### TASK INSTRUCTIONS:
Pictures must not appear in the copy. Set down exactly the line with "Aanchal Badola" and each line after it through the end of the data below.

### EXERCISE DATA:

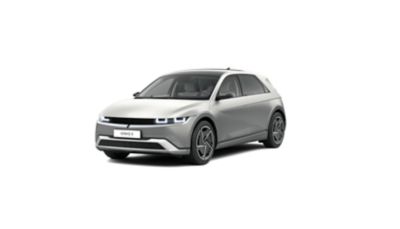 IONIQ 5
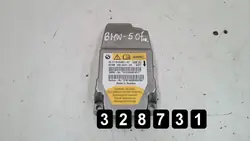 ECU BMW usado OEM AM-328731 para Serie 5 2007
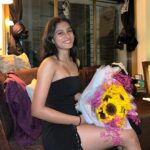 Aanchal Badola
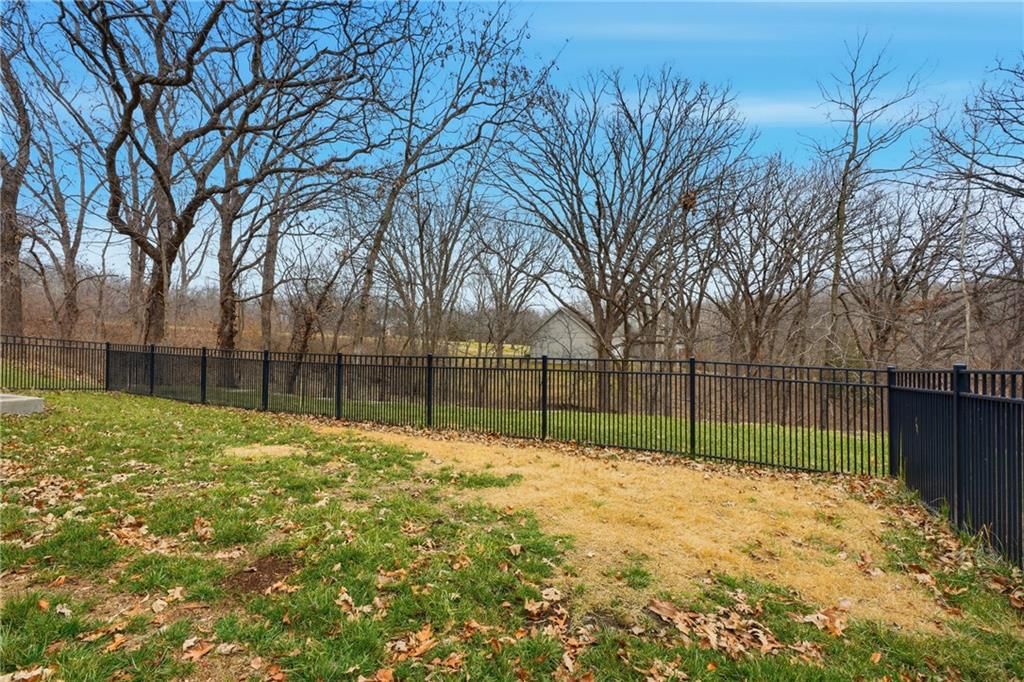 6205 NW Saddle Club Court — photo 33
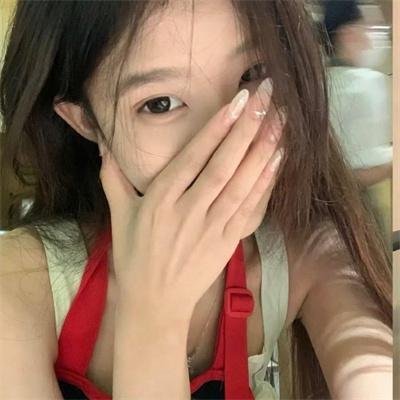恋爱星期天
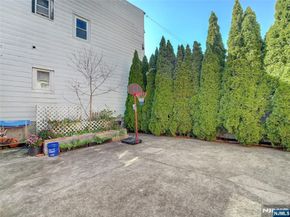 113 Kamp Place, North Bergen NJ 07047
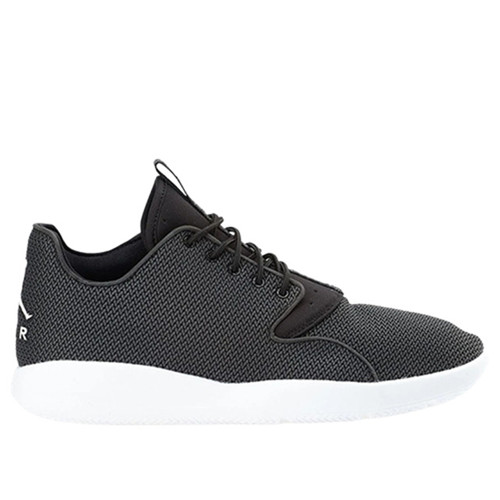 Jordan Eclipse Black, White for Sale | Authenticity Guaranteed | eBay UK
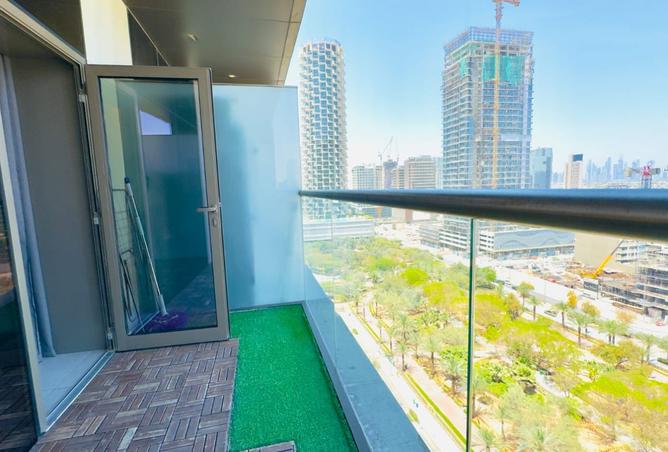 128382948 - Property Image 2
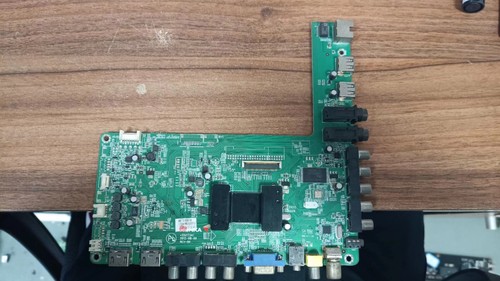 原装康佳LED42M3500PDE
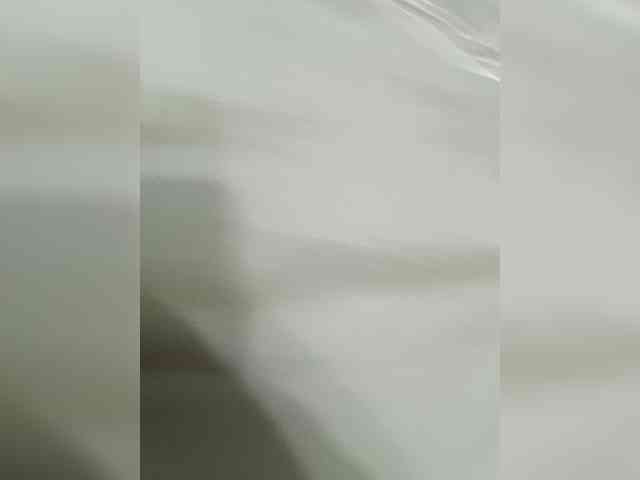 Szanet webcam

### FINAL ANSWER:
 Aanchal Badola
 6205 NW Saddle Club Court — photo 33
恋爱星期天
 113 Kamp Place, North Bergen NJ 07047
 Jordan Eclipse Black, White for Sale | Authenticity Guaranteed | eBay UK
 128382948 - Property Image 2
 原装康佳LED42M3500PDE
 Szanet webcam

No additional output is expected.